Bowhunter says, "Lumanocks suck!" Most of us contend that they do what they should, I have had no issues with them.

Firenock compares his product to a glorified Chrysler/Mercedes, while it may be a good(even better than lumanocks) product, it is pricey.

Easton makes a Ferrari that costs half of the the Mercedes, for me, it's a no-brainer.


----------



## Firenock (Nov 5, 2006)

kissofanarrow said:


> ~shakes head~ Why would anyone want to buy a glorified Chrysler for 100,000$ ?


That answers can be easily find in every customer of a Mercedes who have purchase one that is at/over $100,000! FYI, Mercedes no longer own Chrysler! They sold it, alone with Jeep, and Dodge! For some history, Chrysler used to also own Lamborghini, too! Although Lamborgini is now owned by Audi/VW group. I hate to tell you that every lamborghini owner would not agree with you that they are owning a glorified Chrysler at one point! Last, you would not call a Viper a glorified Dodge Omni would you?


----------



## Firenock (Nov 5, 2006)

*Not just the battery, nock, but the refresh policy*



tnts79 said:


> Your screen name says it all! You can be as serious as you want to tell yourself with your $20 nocks!! I guess if some people just aren't smart enough to get lumenocks to work cater to their short comings and charge them for it. You should have the market cornered on that one. As for serious bowhunters I consider guys that hunt traditionally, recurves, longbows etc... more serious than compounders. I shoot a compound myself so I can say that without any bias. The best part about your firenock design is the replacement battery. How much are batteries, $10??
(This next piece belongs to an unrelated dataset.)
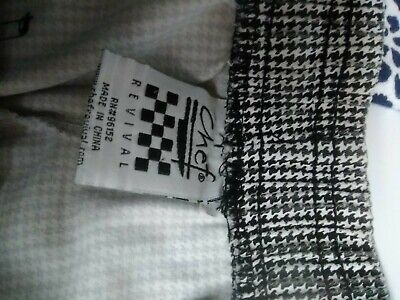 Chef Pants LG  Houndstooth  prev owned Graphic Print Mens Womens, good cond.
The batteries are $9.95 for 3, Polycarbonate nocks are $9.95 for 7 and you can choose up to 5 colors for style "S" as of now. (they are red, green, orange, clear, and blue). And when all goes wrong, here is the refresh policy that comes with every Firenock nock. It is on our catalog and on our web site.

Exact words and link below.

This service is only available in USA.

A no hassle/no questions asked refresh service is what we believe Firenock users prefer after the warranty period had ended. Firenock™ brand lighted nocks are eligible for refresh and Lightning Nock™ brand lighted nocks are eligible for upgrade. Your old Firenock / Lightning nock circuit(s) and polycarbonate nocks can be refreshed / upgraded and you can get working Firenock circuit(s), and new polycarbonate nock(s) with a small service fee. This service is only valid when funds are sent along with the lighted nock(s) and circuit(s). This service is subject to change without notice and can be terminated at anytime. This service will begin on 6/29/2008.

Refresh Services Procedures:
Please send in your old Firenock/Lightning nock circuit(s) and polycarbonate nocks with funds to Firenock LLC, 511 Robert Street, Henry IL 16537-1146 (see below for service fee). Please do not send any of the O-rings and/or batteries. We cannot be responsible for anything that is not part of the refresh service. If the style of Firenock you want to refresh is no longer available, standard Firenock ("S" style) will be substituted. Shipping and handling is included in the service fee for this refresh service.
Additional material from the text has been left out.